Bagaimana dengan Piala AFF kali ini? Sepertinya para pemain lokal benar-benar akan kembali terpinggirkan. Dalam skuat yang disiapkan pelatih Thomas Anthony Dooley kala melawan Thailand beberapa hari lalu, hanya Amani Aguinaldo, Simone Rota dan Patrick Deyton yang bukan pemain naturalisasi. Sedangkan sisanya merupakan pemain 'asing' yang ditemukan melalui proses scouting.

Selain para pemain naturalisasi, siapa pelatih mereka pada Piala AFF kali ini pun perlu mendapat perhatian tersendiri. Berbeda dengan Michael Weib, pelatih Filipina sebelumnya, Dooley yang menukangi Filipina sejak Februari 2014 ini memiliki catatan sejarah yang cukup baik.

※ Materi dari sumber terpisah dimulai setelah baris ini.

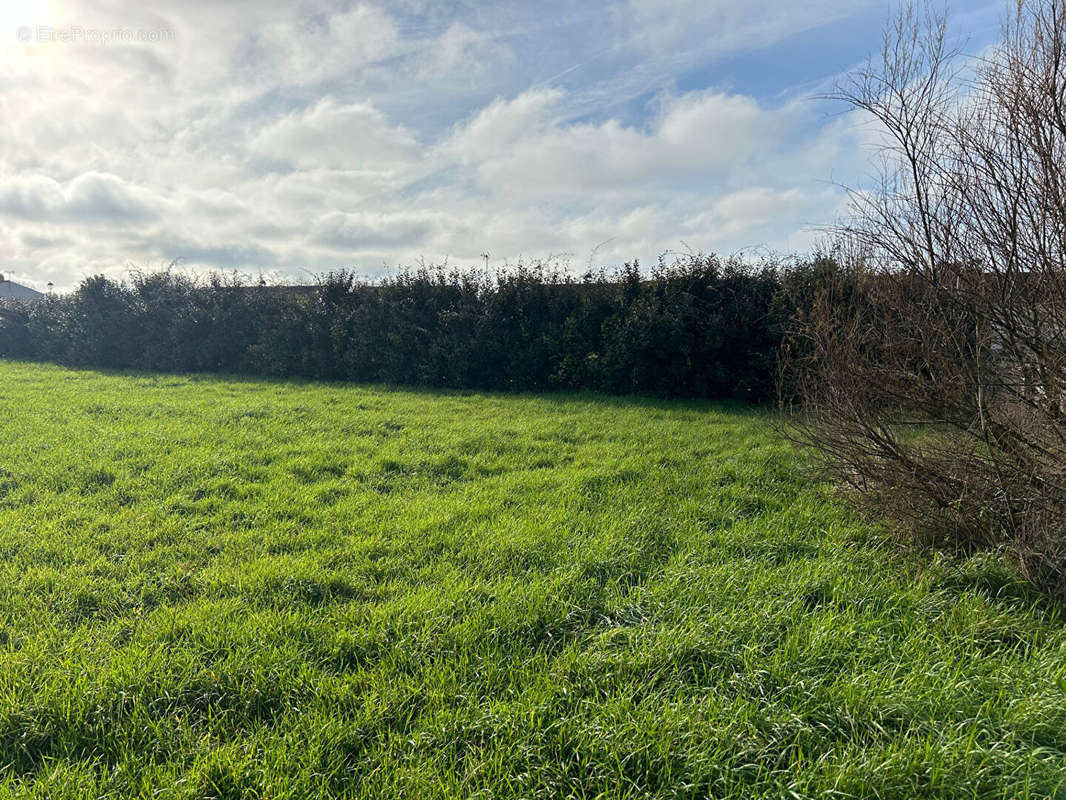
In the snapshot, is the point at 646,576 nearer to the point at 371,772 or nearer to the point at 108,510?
the point at 371,772

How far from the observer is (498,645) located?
9.11ft

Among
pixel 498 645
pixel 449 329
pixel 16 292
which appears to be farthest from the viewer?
→ pixel 16 292

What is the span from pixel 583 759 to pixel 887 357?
3569 millimetres

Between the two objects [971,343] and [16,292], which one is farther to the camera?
[16,292]

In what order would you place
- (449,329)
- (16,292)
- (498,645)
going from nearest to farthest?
(498,645) < (449,329) < (16,292)

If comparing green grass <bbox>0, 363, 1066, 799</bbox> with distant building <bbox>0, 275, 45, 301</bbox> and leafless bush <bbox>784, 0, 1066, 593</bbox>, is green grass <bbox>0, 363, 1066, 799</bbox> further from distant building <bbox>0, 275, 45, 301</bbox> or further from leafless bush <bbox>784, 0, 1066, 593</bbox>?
distant building <bbox>0, 275, 45, 301</bbox>

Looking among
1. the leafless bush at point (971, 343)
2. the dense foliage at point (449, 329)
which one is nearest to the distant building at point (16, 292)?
the dense foliage at point (449, 329)

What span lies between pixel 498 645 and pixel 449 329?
1005 cm

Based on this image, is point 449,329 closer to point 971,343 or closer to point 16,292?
point 971,343

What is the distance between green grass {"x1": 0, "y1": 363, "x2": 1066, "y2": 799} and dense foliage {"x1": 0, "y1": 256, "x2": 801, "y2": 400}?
18.4 ft

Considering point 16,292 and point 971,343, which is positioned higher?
point 16,292

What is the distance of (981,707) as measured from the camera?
2.28 metres

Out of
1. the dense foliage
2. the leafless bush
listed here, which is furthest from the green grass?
the dense foliage

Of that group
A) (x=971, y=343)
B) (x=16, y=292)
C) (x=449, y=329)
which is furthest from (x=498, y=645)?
(x=16, y=292)
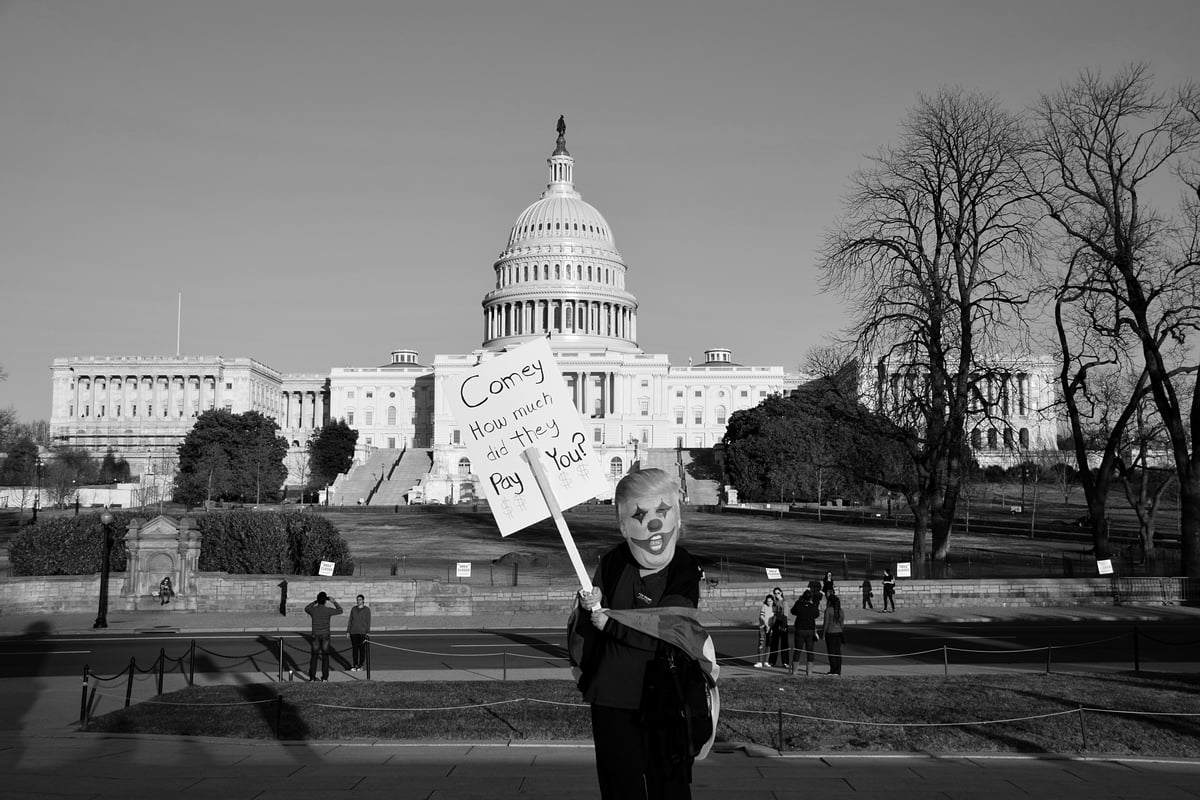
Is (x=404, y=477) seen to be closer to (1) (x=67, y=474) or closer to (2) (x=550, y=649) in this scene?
(1) (x=67, y=474)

Weib, hanya pernah menjadi pelatih timnas Rwanda sebelum melatih timnas Filipina. Bahkan pelatih asal Jerman ini hanya bertahan tiga bulan ketika menangani klub Romania, Otelul Golati, setelah didepak Filipina.

Sedangkan Dooley yang memiliki kebangsaan Amerika-Jerman, merupakan mantan pesepakbola aktif ketika masih menjadi pemain. Ia sempat membela Bayer Leverkusen (1994-1995) dan Schalke 04 (1996-1997).

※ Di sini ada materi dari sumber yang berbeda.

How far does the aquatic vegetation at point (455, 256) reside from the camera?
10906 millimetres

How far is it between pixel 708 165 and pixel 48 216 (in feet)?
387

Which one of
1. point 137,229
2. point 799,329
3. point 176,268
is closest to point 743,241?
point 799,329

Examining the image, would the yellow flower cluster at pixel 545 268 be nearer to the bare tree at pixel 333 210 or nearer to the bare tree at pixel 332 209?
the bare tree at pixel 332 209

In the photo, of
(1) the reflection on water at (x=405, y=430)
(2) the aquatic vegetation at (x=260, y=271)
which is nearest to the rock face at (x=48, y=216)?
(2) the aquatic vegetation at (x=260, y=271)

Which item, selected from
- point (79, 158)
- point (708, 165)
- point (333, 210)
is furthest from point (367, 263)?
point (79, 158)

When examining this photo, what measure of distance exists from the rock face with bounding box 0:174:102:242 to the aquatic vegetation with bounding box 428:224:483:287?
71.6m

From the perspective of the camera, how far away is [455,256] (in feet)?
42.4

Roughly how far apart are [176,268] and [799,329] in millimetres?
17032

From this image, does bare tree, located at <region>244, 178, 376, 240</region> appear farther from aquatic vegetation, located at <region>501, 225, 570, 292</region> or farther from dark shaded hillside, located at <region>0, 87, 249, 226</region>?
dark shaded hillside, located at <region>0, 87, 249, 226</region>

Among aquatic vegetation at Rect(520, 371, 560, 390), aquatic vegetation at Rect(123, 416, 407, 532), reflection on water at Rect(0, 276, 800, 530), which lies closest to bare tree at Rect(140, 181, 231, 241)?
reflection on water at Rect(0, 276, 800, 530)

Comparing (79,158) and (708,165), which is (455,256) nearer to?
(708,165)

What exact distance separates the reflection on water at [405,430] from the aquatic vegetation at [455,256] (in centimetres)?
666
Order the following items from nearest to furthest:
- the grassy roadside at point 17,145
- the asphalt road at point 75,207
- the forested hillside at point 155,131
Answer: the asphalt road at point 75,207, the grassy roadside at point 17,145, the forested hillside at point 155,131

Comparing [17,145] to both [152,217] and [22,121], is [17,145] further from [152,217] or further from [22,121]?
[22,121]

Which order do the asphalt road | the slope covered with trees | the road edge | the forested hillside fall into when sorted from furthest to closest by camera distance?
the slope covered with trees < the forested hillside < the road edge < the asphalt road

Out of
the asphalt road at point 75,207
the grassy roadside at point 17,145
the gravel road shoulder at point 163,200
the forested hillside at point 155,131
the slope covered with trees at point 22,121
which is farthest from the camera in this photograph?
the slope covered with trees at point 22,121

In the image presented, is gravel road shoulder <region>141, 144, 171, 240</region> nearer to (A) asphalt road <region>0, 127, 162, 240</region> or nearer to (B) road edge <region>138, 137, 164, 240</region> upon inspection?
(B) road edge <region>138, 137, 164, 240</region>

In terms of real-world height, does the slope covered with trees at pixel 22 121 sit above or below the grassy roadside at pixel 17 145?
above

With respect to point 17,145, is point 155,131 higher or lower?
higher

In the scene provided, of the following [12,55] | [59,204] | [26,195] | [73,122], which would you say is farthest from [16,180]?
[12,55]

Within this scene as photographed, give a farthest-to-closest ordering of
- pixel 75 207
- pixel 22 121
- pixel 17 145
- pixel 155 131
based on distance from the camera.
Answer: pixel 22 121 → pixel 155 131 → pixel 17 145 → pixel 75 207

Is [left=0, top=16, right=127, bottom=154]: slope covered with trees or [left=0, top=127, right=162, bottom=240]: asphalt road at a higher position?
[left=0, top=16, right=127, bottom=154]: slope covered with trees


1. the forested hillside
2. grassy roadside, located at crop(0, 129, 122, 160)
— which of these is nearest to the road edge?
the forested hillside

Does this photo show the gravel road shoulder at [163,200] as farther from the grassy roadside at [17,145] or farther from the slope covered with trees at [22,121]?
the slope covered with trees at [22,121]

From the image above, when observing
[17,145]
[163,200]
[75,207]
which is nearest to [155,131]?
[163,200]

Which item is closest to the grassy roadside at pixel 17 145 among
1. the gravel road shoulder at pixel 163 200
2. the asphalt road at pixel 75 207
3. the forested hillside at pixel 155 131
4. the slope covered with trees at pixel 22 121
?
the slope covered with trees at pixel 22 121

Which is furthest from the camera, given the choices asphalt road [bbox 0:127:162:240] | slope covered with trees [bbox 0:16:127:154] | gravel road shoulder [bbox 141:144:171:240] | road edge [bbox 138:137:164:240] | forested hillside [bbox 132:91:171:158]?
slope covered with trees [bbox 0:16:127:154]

Pelatih yang kini berusia 52 ini pun merupkan pemain tim nasional Amerika Serikat dengan 81 caps. Meski kala bermain berposisi sebagai sweeper, Dooley berhasil mencetak 7 gol bagi kesebelasan negeri Paman Sam tersebut. Pada 2011, Dooley pun pernah diangkat menjadi asisten pelatih timnas Amerika Serikat.

Memang, prestasinya kala menjadi pelatih tak secemerlang prestasinya ketika masih menjadi pemain di mana ia berhasil mengangkat trofi German Super Cup, Bundesliga, DFB Pokal, dan UEFA Super Cup. Namun dengan pengalamannya tersebut, tentunya bisa menjadi keunggulan tersendiri bagi pelatih pelatih kelahiran Jerman ini.

Maka dari itu, Indonesia sudah sewajarnya tak boleh meremehkan kekuatan Filipina saat ini. Karena setelah menang telak 13-1 pada 2002, Indonesia mulai kesulitan menghadapi Filipina. Memang, Indonesia tak pernah kalah (tiga kemenangan satu imbang). Namun dari tiga kemenangan itu, Indonesia hanya menang tipis (1-0, 1-0 dan 2-0). Berbeda dengan beberapa dekade lalu di mana Filipina selalu pesta gol ke gawang Filipina.